*Challenge*.
Convert the material into a Markdown table with the columns Row and Line, starting at the line that has "From the camera, at" and stopping after the line that has "37469 millimetres". Number each row and omit blank lines.

*Data extract*.
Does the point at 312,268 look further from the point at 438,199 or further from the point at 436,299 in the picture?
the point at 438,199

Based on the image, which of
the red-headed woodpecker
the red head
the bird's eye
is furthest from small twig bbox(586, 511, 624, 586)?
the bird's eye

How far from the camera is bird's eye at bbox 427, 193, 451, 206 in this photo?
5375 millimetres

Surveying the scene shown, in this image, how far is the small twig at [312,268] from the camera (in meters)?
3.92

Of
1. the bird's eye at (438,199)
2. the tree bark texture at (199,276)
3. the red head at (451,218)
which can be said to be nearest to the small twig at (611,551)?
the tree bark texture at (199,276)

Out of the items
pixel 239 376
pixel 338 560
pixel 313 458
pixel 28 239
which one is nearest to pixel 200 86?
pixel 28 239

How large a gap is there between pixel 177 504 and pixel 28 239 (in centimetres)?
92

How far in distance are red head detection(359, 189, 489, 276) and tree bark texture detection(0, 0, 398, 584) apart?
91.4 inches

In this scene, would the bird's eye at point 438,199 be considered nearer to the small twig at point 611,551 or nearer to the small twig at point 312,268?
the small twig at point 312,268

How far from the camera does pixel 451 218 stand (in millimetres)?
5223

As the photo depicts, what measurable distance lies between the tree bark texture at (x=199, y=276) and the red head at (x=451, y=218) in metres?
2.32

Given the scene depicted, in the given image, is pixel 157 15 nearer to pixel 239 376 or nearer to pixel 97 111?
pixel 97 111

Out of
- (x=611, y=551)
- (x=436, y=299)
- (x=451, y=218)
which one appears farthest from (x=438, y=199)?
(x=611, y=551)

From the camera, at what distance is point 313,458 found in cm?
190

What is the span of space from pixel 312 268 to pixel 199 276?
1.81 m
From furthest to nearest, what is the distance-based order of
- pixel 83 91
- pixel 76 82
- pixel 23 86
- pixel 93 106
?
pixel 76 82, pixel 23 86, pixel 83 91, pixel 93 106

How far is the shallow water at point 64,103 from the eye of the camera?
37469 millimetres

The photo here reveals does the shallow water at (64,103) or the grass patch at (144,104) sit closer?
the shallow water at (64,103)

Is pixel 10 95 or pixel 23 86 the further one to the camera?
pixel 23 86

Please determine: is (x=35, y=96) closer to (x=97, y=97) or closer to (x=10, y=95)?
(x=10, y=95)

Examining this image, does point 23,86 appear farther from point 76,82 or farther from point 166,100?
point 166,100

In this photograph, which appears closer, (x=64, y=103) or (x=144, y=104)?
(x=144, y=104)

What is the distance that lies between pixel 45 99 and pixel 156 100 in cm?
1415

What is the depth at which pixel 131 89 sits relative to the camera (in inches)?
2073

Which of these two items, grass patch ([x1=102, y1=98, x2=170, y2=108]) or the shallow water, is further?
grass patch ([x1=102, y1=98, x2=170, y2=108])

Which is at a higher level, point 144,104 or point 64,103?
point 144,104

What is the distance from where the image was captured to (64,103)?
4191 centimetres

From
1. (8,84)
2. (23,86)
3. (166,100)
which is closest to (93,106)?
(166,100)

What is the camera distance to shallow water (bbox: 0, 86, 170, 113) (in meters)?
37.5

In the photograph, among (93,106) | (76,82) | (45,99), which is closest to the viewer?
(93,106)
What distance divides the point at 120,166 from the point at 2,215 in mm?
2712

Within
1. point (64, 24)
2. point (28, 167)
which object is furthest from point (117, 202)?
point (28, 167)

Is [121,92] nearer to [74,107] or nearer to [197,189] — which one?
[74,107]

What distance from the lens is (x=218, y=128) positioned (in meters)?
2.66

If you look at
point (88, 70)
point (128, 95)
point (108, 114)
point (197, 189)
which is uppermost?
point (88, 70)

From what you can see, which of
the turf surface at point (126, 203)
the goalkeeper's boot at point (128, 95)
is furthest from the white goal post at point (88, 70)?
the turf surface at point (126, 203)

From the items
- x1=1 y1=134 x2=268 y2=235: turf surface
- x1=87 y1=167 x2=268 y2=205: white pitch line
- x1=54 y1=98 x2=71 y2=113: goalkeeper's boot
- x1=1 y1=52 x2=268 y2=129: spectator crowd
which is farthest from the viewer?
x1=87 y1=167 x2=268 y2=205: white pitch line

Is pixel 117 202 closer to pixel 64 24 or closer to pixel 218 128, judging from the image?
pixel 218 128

*Answer*.
| Row | Line |
|---|---|
| 1 | From the camera, at what distance is point 313,458 found in cm? |
| 2 | 190 |
| 3 | What is the span of space from pixel 312 268 to pixel 199 276? |
| 4 | 1.81 m |
| 5 | From furthest to nearest, what is the distance-based order of |
| 6 | - pixel 83 91 |
| 7 | - pixel 76 82 |
| 8 | - pixel 23 86 |
| 9 | - pixel 93 106 |
| 10 | ? |
| 11 | pixel 76 82, pixel 23 86, pixel 83 91, pixel 93 106 |
| 12 | How far is the shallow water at point 64,103 from the eye of the camera? |
| 13 | 37469 millimetres |